The Boko Haram terrorists in nearby Nigeria also use Tramadol. We don’t hesitate to say the future belongs to the youth but sadly those to whom the future belongs to have no time to prepare themselves for the future. Just go to every town or village in this country and you will see ghettoes where the youth visit to engage in drinking, sniffing or smoking of hard drugs. You see, when one is ‘high’ on drugs, particularly Cocaine, he or she finds it difficult to do any work. The only option to make money to buy these drugs is to steal anything and sell in other to get money to buy the drugs that he or she is addicted to. As for ladies, who are hooked to drugs, they even go from one office to the other, soliciting for money. They will concoct wonderful and sorrowful stories so that you move in sympathy with her and part some money. Immediately she gets enough to buy the stuff, her next stop is the ‘base’ where she will quickly call for the drug of her choice. I fear for generations yet unborn as I rest my case on drug addiction among the youth for now.
When An Honourable MP Receives Two Dirty Slaps
Good Old E. T. Mensah described Sam George as a ‘loose cannon’ and he is right. On the day of the Ayawaso by-election, parliamentarians of both the Minority and the Majority in Parliament were in the constituency to help their respective candidates. Because they are all honourable ladies and gentlemen, they did not get near where there was trouble. They concentrated on the assignment given to them and stayed away from trouble. Not so with this upstart called Sam George.

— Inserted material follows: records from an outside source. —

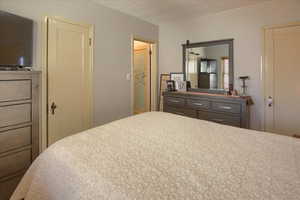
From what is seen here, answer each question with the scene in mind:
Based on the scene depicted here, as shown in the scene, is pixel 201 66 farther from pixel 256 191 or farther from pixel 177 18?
pixel 256 191

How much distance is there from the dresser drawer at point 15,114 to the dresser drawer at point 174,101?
2431 millimetres

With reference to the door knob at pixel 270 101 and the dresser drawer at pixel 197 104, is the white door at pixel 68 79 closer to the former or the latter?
the dresser drawer at pixel 197 104

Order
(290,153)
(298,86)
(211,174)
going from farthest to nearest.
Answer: (298,86), (290,153), (211,174)

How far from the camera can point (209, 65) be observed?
3.54 m

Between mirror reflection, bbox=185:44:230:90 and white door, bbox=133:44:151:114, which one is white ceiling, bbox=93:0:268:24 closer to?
mirror reflection, bbox=185:44:230:90

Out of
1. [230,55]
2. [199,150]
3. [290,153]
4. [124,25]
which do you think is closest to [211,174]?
[199,150]

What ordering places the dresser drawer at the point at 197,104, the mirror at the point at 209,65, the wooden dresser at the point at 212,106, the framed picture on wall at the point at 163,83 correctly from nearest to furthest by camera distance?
the wooden dresser at the point at 212,106 → the dresser drawer at the point at 197,104 → the mirror at the point at 209,65 → the framed picture on wall at the point at 163,83

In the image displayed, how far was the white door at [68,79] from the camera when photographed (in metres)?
2.51

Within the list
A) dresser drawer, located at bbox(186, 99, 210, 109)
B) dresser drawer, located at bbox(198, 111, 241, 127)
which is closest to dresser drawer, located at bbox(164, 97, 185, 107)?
dresser drawer, located at bbox(186, 99, 210, 109)

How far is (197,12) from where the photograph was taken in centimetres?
341

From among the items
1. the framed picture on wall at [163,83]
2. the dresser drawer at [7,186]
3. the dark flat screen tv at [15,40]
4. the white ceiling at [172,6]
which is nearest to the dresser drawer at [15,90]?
the dark flat screen tv at [15,40]

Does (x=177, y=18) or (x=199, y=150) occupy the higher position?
(x=177, y=18)

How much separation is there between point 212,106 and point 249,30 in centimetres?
141

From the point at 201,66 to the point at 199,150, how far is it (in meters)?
2.76
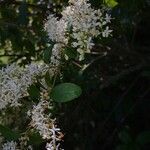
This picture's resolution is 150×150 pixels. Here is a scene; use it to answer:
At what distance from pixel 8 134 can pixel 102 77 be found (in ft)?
2.27

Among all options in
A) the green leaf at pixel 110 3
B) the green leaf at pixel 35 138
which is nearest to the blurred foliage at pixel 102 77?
the green leaf at pixel 110 3

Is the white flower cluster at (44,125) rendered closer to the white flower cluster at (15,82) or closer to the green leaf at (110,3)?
the white flower cluster at (15,82)

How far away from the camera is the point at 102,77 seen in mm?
1792

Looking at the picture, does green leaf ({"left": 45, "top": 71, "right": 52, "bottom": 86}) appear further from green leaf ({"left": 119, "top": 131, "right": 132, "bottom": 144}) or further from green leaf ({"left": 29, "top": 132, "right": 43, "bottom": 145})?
green leaf ({"left": 119, "top": 131, "right": 132, "bottom": 144})

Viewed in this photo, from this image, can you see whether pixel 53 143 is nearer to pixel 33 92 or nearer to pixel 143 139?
pixel 33 92

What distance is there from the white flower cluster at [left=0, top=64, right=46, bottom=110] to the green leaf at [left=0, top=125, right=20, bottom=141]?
0.05 meters

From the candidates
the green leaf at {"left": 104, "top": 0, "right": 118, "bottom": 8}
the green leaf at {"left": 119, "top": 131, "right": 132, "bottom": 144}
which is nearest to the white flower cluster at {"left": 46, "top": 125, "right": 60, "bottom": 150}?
the green leaf at {"left": 104, "top": 0, "right": 118, "bottom": 8}

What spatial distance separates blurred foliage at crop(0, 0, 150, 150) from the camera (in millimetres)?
1732

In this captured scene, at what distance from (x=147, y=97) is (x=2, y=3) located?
73 cm

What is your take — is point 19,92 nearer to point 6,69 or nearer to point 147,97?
point 6,69

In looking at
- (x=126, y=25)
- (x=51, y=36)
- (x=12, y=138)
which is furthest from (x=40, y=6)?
(x=12, y=138)

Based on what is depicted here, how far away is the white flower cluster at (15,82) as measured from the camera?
118 cm

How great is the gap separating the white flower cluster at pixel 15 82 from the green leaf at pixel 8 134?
0.17 feet

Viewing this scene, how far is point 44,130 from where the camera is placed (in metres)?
1.12
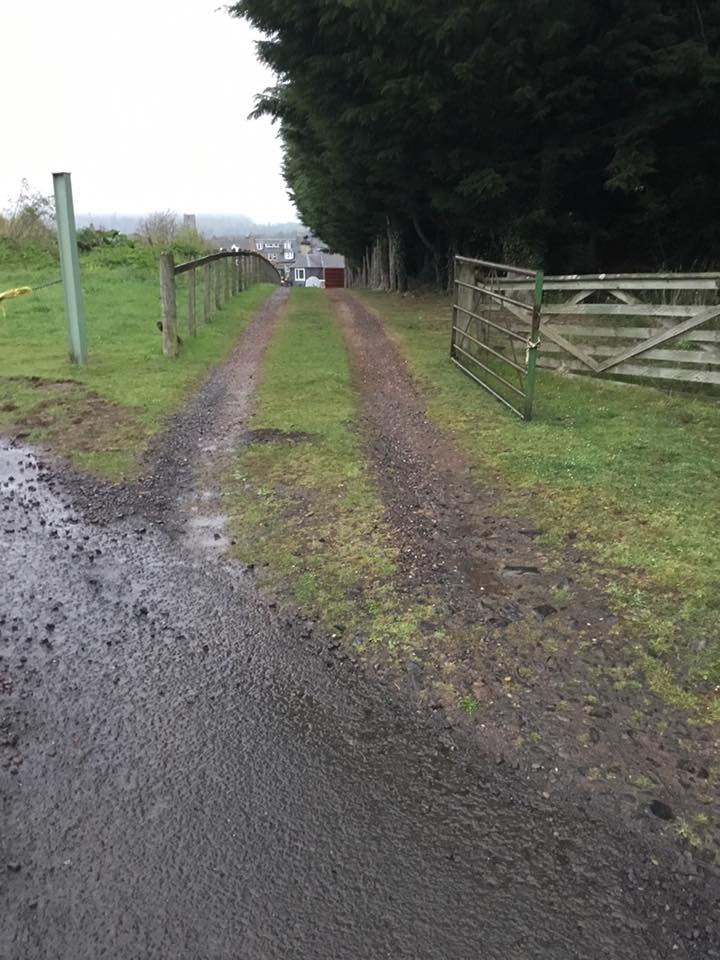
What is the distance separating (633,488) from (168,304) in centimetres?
756

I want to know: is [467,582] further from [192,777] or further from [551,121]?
[551,121]

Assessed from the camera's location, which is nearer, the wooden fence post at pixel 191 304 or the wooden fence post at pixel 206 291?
the wooden fence post at pixel 191 304

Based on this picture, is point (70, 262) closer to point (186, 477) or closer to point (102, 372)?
point (102, 372)

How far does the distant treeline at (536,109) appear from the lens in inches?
440

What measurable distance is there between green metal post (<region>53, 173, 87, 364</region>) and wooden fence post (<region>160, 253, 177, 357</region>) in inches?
46.7

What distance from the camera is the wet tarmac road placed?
6.97 feet

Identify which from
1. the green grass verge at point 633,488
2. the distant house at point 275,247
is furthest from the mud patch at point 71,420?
the distant house at point 275,247

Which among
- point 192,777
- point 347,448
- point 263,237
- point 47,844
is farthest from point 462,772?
point 263,237

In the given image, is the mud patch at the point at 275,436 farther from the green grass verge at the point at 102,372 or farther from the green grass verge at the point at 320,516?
the green grass verge at the point at 102,372

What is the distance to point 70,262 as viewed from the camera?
959 centimetres

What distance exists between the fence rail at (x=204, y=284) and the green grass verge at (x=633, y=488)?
155 inches


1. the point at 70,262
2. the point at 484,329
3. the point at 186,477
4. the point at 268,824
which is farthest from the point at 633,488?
the point at 70,262

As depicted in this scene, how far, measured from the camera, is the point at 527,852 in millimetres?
2416

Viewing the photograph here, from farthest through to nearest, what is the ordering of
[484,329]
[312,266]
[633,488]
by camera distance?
[312,266], [484,329], [633,488]
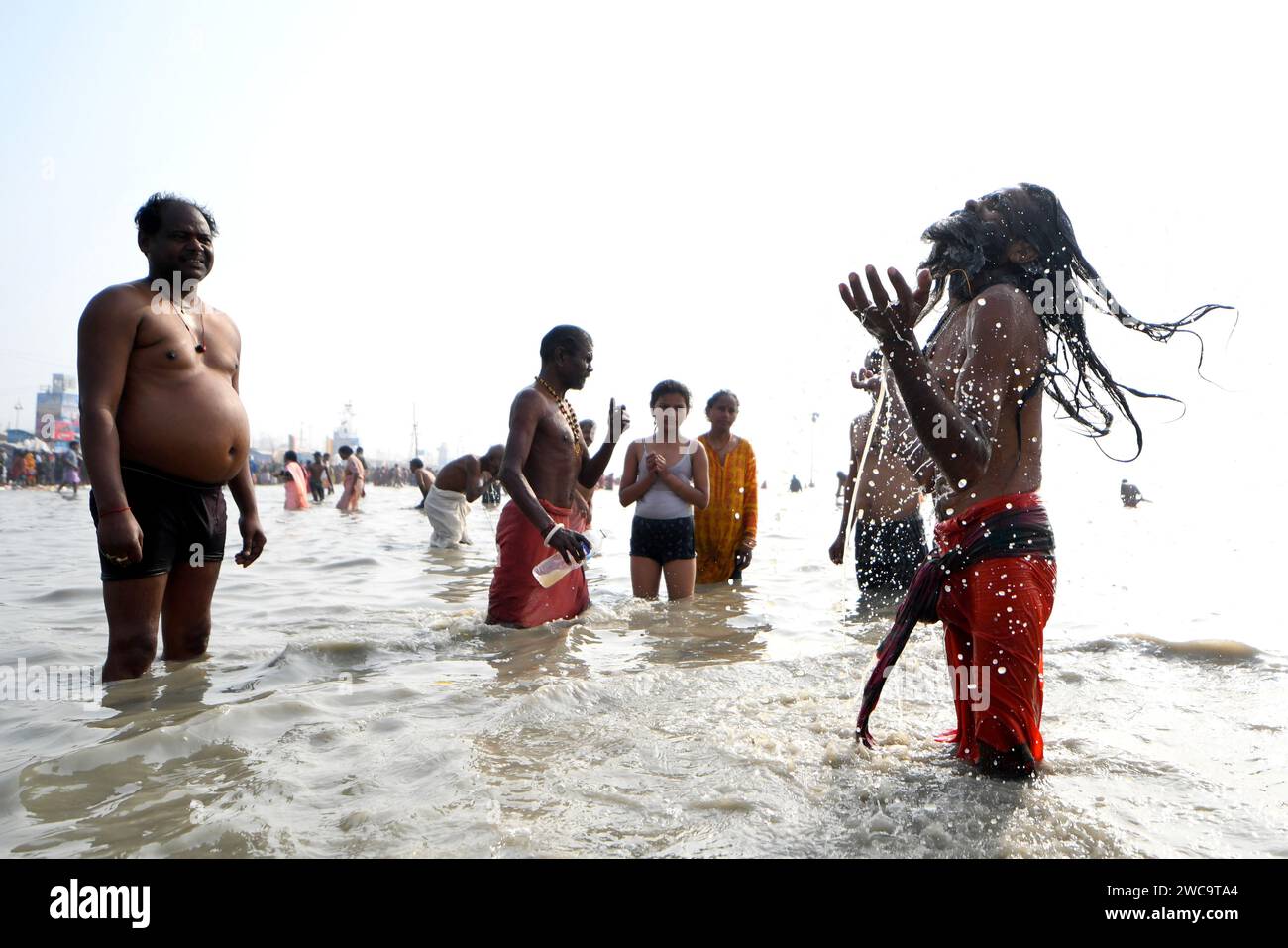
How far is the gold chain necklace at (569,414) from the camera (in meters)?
4.80

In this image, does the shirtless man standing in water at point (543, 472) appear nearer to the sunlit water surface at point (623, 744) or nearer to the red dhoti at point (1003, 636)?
the sunlit water surface at point (623, 744)

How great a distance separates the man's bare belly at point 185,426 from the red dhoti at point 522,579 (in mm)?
1525

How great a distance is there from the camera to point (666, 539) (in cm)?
637

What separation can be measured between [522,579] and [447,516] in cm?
721

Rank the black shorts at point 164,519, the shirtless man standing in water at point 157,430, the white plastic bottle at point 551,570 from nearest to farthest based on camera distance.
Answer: the shirtless man standing in water at point 157,430 < the black shorts at point 164,519 < the white plastic bottle at point 551,570

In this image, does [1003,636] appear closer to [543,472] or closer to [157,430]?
[543,472]

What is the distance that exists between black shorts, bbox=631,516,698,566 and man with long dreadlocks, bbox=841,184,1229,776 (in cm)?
360

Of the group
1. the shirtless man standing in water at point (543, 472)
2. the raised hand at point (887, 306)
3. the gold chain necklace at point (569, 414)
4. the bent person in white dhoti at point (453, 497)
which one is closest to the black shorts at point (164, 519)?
the shirtless man standing in water at point (543, 472)

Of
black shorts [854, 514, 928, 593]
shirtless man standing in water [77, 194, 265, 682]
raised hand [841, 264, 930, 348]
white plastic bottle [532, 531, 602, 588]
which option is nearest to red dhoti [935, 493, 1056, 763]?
raised hand [841, 264, 930, 348]

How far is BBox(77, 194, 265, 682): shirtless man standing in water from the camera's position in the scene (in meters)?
3.05

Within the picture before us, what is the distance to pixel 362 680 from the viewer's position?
156 inches
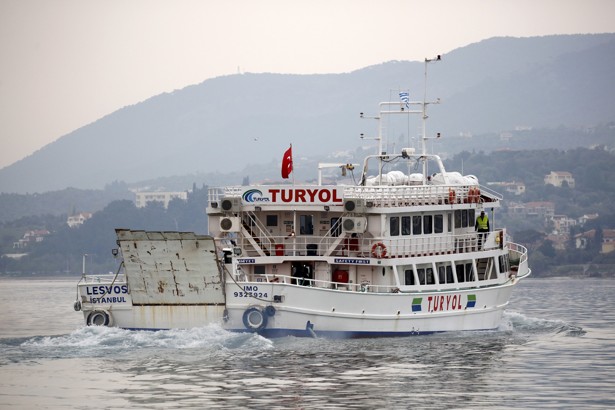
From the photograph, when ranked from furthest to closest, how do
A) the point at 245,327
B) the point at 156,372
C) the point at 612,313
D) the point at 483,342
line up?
the point at 612,313 < the point at 483,342 < the point at 245,327 < the point at 156,372

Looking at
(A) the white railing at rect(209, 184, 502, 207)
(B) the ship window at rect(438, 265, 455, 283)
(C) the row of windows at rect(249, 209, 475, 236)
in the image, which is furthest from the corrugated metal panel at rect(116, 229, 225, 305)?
(B) the ship window at rect(438, 265, 455, 283)

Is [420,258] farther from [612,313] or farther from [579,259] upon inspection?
[579,259]

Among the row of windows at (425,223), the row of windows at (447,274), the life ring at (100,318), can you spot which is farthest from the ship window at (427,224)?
the life ring at (100,318)

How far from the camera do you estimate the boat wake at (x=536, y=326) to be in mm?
50859

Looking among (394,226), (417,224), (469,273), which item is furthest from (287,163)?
(469,273)

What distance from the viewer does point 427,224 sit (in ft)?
156

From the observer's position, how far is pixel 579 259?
16238 centimetres

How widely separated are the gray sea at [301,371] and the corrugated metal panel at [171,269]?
3.67ft

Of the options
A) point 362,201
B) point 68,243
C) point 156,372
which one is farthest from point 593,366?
point 68,243

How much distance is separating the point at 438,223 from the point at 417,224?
126 cm

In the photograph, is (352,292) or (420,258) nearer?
(352,292)

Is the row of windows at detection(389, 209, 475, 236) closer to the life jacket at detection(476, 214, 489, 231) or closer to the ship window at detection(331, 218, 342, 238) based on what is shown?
the life jacket at detection(476, 214, 489, 231)

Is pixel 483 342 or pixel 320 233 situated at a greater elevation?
pixel 320 233

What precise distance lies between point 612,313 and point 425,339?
2437 centimetres
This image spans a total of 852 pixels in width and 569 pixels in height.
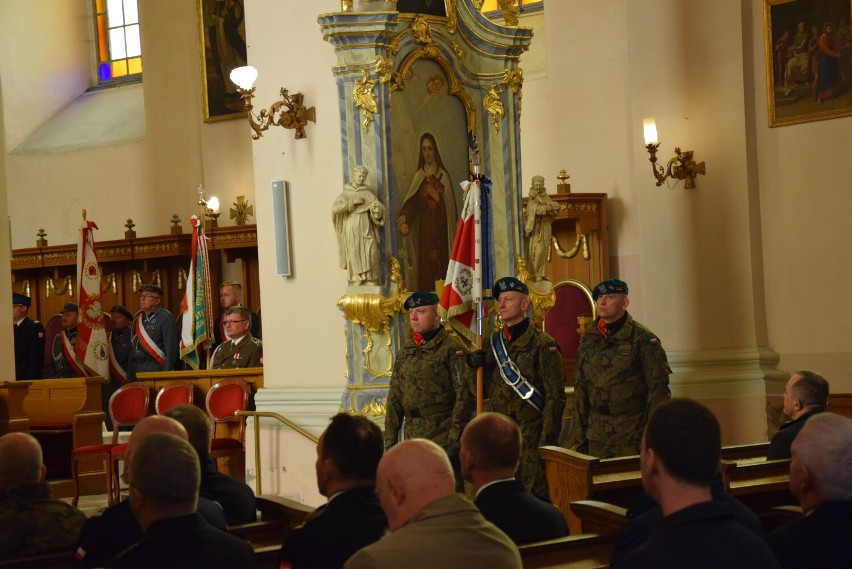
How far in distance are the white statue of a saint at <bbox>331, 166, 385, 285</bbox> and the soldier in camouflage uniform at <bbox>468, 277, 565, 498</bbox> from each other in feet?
4.59

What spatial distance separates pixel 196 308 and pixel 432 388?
540cm

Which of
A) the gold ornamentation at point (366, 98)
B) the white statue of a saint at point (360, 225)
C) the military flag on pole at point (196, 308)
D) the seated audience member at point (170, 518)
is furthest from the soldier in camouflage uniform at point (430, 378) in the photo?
the military flag on pole at point (196, 308)

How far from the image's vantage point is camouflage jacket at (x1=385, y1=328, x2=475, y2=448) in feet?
25.8

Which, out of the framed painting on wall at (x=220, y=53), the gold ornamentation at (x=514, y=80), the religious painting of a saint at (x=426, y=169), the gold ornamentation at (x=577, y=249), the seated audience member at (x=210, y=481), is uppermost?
the framed painting on wall at (x=220, y=53)

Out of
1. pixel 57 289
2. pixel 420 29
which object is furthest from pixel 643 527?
pixel 57 289

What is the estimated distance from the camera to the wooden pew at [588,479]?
6.11 meters

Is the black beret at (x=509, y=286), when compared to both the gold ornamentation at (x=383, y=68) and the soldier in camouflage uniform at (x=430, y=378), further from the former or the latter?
the gold ornamentation at (x=383, y=68)

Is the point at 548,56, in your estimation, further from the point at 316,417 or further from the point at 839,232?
the point at 316,417

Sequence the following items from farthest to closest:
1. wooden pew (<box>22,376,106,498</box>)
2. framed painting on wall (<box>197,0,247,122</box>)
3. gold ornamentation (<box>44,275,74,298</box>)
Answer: gold ornamentation (<box>44,275,74,298</box>) < framed painting on wall (<box>197,0,247,122</box>) < wooden pew (<box>22,376,106,498</box>)

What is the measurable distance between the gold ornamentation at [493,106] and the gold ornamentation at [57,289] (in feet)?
32.2

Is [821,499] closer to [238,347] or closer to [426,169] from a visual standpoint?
[426,169]

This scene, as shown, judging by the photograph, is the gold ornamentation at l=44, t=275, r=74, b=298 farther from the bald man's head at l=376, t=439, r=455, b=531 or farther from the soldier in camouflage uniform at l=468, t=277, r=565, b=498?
the bald man's head at l=376, t=439, r=455, b=531

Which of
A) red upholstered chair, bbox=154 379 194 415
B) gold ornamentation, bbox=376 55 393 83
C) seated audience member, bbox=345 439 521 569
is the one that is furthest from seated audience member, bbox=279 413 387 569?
red upholstered chair, bbox=154 379 194 415

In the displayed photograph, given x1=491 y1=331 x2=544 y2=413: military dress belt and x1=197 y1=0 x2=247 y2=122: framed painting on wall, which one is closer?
x1=491 y1=331 x2=544 y2=413: military dress belt
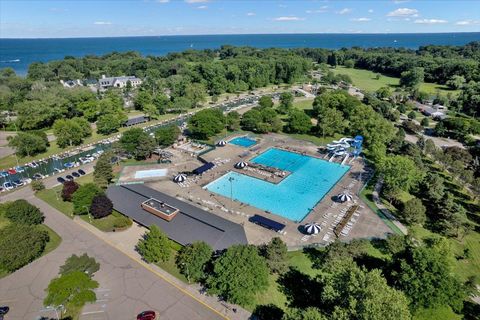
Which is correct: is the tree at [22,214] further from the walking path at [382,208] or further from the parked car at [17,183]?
the walking path at [382,208]

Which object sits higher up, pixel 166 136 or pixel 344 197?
pixel 166 136

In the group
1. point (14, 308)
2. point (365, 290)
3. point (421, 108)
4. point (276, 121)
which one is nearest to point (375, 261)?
point (365, 290)

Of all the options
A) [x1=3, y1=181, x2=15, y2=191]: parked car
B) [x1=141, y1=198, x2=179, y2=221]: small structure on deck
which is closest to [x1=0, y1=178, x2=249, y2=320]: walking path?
[x1=141, y1=198, x2=179, y2=221]: small structure on deck

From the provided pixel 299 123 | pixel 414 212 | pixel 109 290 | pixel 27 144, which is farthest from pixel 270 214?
pixel 27 144

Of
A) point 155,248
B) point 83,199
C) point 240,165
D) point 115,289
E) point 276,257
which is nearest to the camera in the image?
point 115,289

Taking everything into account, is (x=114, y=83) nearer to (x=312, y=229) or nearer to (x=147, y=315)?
(x=312, y=229)

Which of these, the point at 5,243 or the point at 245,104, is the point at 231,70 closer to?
the point at 245,104

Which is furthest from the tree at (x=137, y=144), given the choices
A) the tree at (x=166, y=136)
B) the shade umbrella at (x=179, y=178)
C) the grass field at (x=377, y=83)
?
the grass field at (x=377, y=83)

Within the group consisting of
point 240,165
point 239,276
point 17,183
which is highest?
point 239,276
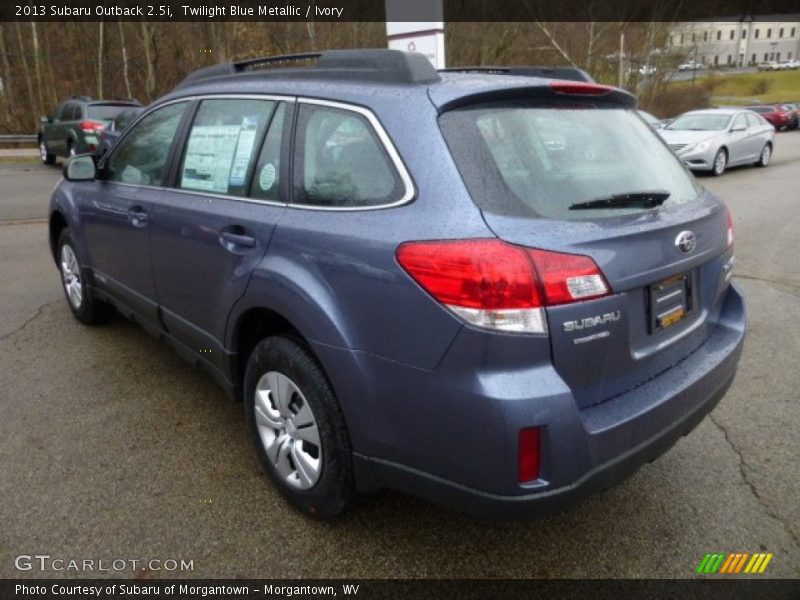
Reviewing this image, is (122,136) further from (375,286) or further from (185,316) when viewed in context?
(375,286)

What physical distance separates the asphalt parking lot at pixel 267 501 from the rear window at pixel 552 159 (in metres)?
1.30

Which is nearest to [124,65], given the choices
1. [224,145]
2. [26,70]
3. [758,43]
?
[26,70]

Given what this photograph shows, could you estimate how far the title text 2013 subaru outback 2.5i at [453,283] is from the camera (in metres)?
1.98

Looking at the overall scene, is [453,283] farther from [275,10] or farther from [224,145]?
[275,10]

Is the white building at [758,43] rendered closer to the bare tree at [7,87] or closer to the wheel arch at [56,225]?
the bare tree at [7,87]

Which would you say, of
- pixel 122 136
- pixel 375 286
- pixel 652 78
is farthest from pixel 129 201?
pixel 652 78

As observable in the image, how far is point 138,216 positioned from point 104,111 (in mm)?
13903

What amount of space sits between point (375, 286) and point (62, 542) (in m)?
1.66

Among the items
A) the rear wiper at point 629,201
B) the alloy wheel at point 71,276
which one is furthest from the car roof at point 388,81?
the alloy wheel at point 71,276

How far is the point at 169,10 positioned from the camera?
87.8 feet

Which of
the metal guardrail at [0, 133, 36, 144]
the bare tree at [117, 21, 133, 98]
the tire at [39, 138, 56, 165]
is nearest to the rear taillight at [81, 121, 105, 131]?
the tire at [39, 138, 56, 165]

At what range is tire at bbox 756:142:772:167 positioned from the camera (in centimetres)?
1642

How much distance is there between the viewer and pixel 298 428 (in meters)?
2.61

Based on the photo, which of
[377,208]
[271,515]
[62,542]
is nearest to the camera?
[377,208]
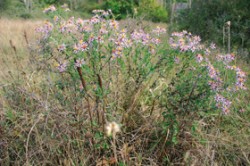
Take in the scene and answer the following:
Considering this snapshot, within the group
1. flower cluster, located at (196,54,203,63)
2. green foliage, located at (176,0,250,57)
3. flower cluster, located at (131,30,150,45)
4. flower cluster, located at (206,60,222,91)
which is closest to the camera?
flower cluster, located at (206,60,222,91)

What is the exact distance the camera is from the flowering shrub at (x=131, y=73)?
6.36 ft

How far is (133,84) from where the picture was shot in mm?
2373

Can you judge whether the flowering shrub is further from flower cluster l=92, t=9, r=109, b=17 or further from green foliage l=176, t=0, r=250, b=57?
green foliage l=176, t=0, r=250, b=57

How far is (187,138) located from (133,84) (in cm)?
63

‘The loose cannon’ organized some notorious land guards and bused them to Ayawaso to cause trouble. He was seen in a video rushing on a security guard who was on duty and was not part of any fracas. Sam George heaped insults on the gentleman and when the gentleman could no longer contain the insults, he replied with two dirty slaps on the puffy face of the lawmaker, who should have known better. As other security men closed in, the loud-mouth dishonourable MP of Ningo Prampram had to take to his heels, running like Usain Bolt. Who says man no dey? This uncouth boy is a disgrace to the good people of Ningo Prampram. Serves him right!!!